**MATERIAL TO PROCESS**
————————
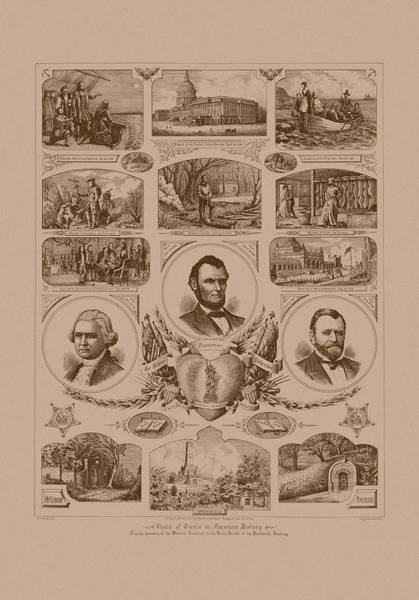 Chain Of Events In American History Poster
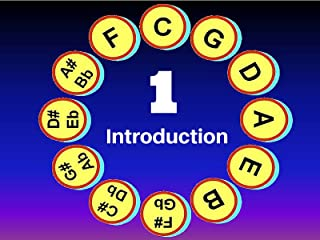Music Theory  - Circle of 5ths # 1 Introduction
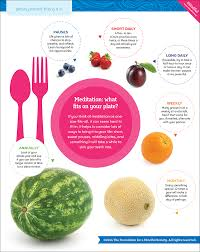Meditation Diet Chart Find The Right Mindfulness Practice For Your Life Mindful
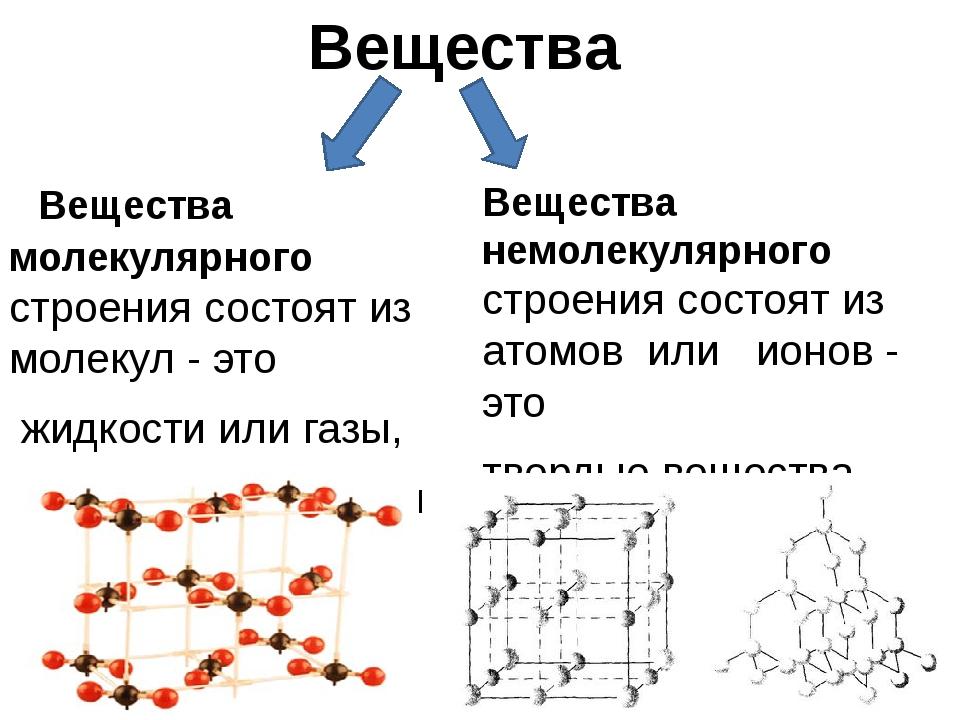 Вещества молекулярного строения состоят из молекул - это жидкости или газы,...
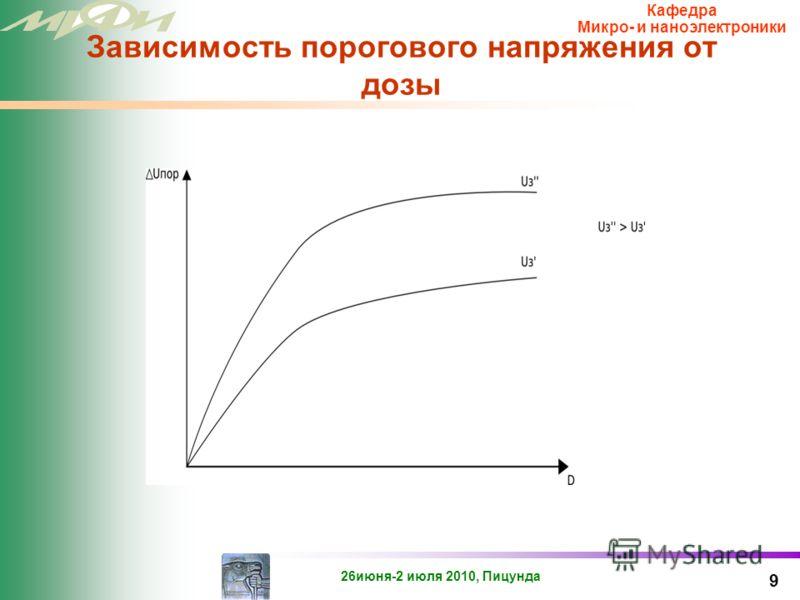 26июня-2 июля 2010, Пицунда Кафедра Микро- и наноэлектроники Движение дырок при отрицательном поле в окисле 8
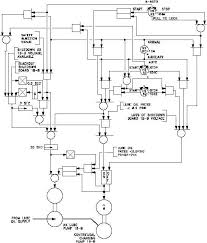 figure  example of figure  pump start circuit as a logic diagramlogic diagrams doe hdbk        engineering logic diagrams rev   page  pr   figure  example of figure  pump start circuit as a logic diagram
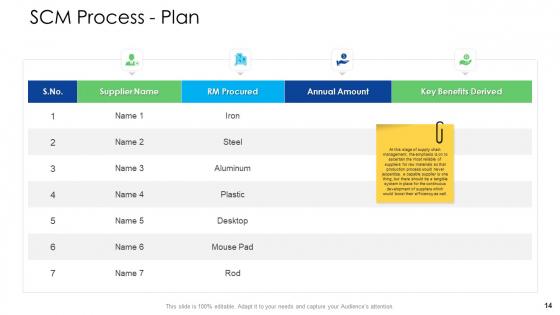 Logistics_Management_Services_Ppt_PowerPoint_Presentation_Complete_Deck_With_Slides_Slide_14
————————
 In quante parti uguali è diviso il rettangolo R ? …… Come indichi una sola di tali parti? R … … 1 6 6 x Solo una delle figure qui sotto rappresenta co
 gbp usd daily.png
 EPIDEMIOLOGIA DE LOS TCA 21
————————
**TASK TO CARRY OUT**
Write out exactly the lines above from the line with "In quante parti" through the line with "EPIDEMIOLOGIA DE LOS TCA 21", both of them included, and leave out all other lines.

**EXPECTED ANSWER**
 In quante parti uguali è diviso il rettangolo R ? …… Come indichi una sola di tali parti? R … … 1 6 6 x Solo una delle figure qui sotto rappresenta co
 gbp usd daily.png
 EPIDEMIOLOGIA DE LOS TCA 21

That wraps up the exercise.